「……どういう事か説明してくれる?」

 昼休み。体育館裏。

 私は周りに気付かれないように注意しながらなんとか平岡くんを呼び出す事に成功した。不快感を露にした態度で接しても、彼は悪びれる素振りすら見せない。まったく、なんて男だ。
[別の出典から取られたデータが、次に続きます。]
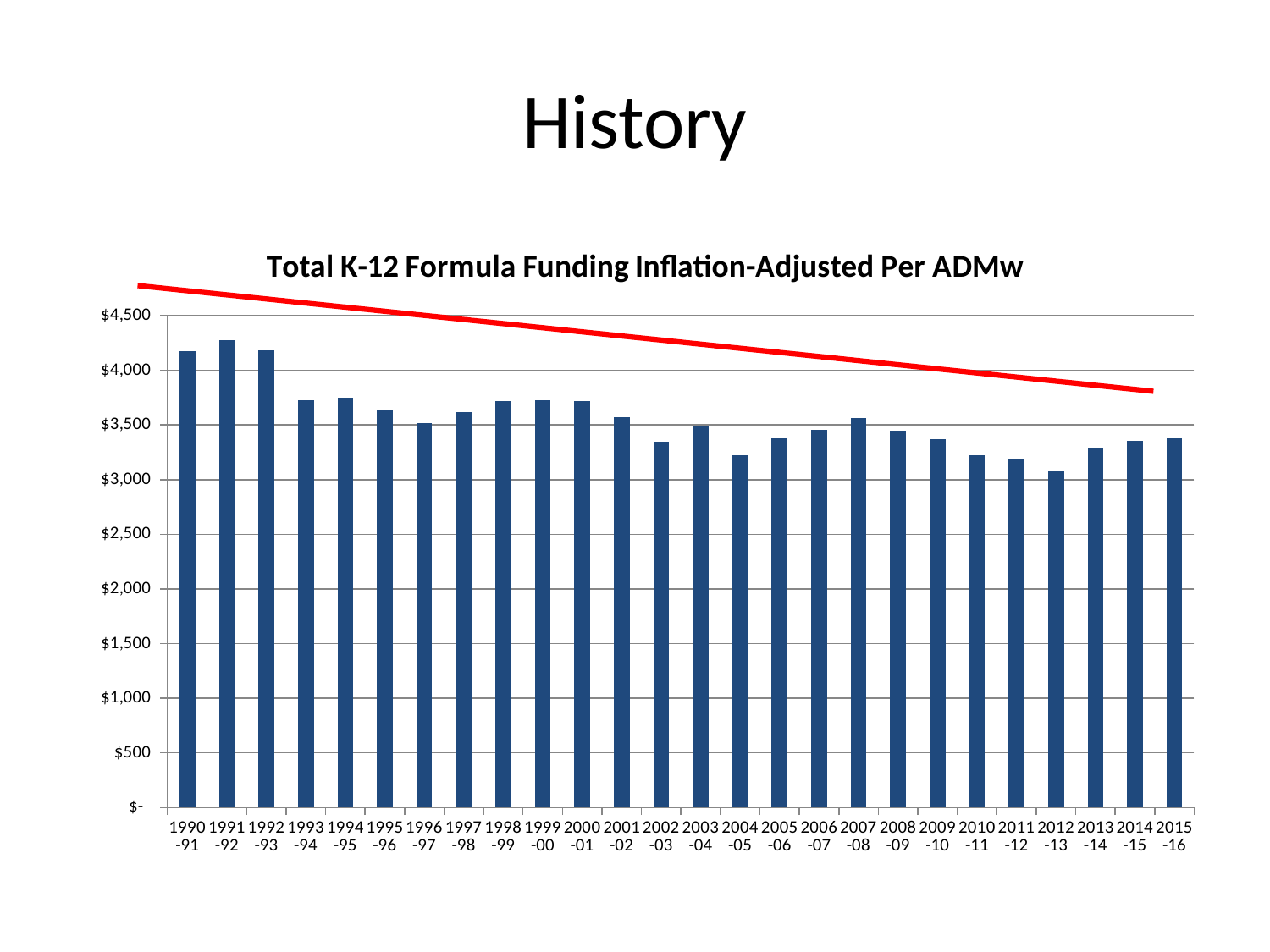
Is the value for 2012-13 greater or less than $3,000? greater How many school years are plotted on the x axis? 26 Which is larger, the value for 2007-08 or the value for 2010-11? 2007-08 Is the value for 2004-05 greater or less than $3,500? less Is the value for 1990-91 greater or less than $4,000? greater Which school year has the highest funding per ADMw? 1991-92 What is the title of the chart? Total K-12 Formula Funding Inflation-Adjusted Per ADMw Overall, do the values rise or fall from 1990-91 to 2015-16? Fall What type of chart is shown on the slide? Bar chart Which school year has the lowest funding per ADMw? 2012-13 Which is larger, the value for 1993-94 or the value for 2004-05? 1993-94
 ……彼が爆弾発言をした後の教室の様子は思い出したくもない。

 否定する暇もなくあっという間に私と平岡くんの周りには沢山の人が押し寄せ、皆芸能レポーターの如く矢継ぎ早に質問を投げ掛けてきた。私はほとんど無視していたが、平岡くんは持ち前のコミュニケーションスキルを駆使して差し障りのない質問だけをすらすらと答える。いや、答えなくていいから否定してよ。私達付き合ってないでしょう!? 私の声は届かない。
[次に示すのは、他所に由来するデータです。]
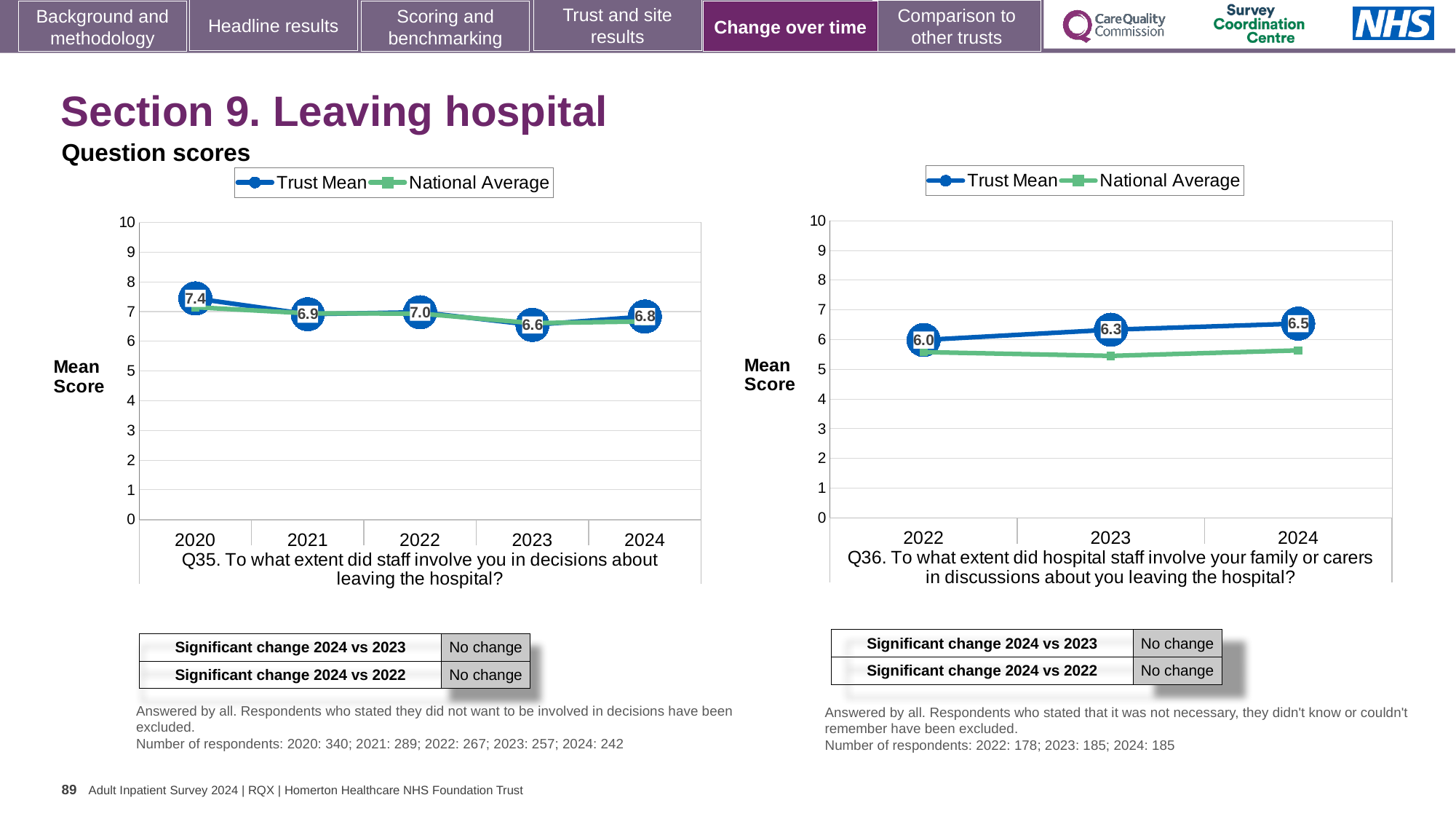
In the Q36 chart on the right, which is larger in 2024, the Trust Mean or the National Average? Trust Mean In the Q35 chart on the left, what is the Trust Mean for 2023? 6.6 In the Q35 chart on the left, what is the Trust Mean for 2020? 7.4 In the Q36 chart on the right, what is the Trust Mean for 2024? 6.5 In the Q35 chart on the left, which year has the highest Trust Mean? 2020 In the Q36 chart on the right, is the National Average for 2023 greater or less than 6? less How many series does the legend of the Q36 chart on the right list? 2 In the Q35 chart on the left, how many years are plotted on the x axis? 5 In the Q35 chart on the left, what is the difference between the Trust Mean for 2020 and 2024? 0.6 In the Q36 chart on the right, does the Trust Mean rise or fall from 2022 to 2024? rise In the Q35 chart on the left, which year has the lowest Trust Mean? 2023 In the Q36 chart on the right, what is the Trust Mean for 2022? 6.0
 他にも面白半分で騒ぎ出す男子が居たり、ショックで泣き出す女子が居たりと事態は収拾がつかなくなっていた。チャイムと同時に現れた教師によってなんとか事なきを得たが、教室はまさに阿鼻叫喚の地獄絵図。本当に大変な状態だったのだ。授業開始のチャイムにあんなに感謝した事は今までない。

 平岡くんの前に立っていたポニーテールのあの子も、いつの間にか姿を消していた。

「あれ? もしかして怒ってる?」

 ……当たり前だ。私の気分も機嫌もこれまでにないぐらいに相当悪い。

「私、昨日断ったよね? 面倒事に巻き込まれるのは嫌だからって」
「うん」
「じゃあどうしてこんな事になってるの?」

 責めるような口調で問うと、平岡くんは困ったように頬をポリポリと掻いた。

「昨日の帰り、昇降口で待ってた女の子に告白されたんだ。……あの手紙の女の子。どうやら呼び出しの手紙だったみたいでさ」

 あの後また告白されたのか。ていうかやっぱり読まなきゃダメじゃん。私が渡してなかったらその子は待ちぼうけをくらっていたかもしれないし。……って、そんな告白話はどうでもいいんだけど。何? 自慢? どうでもいいから早く話してよ。

 私は腕組みをした仁王立ちのまま続きを促す。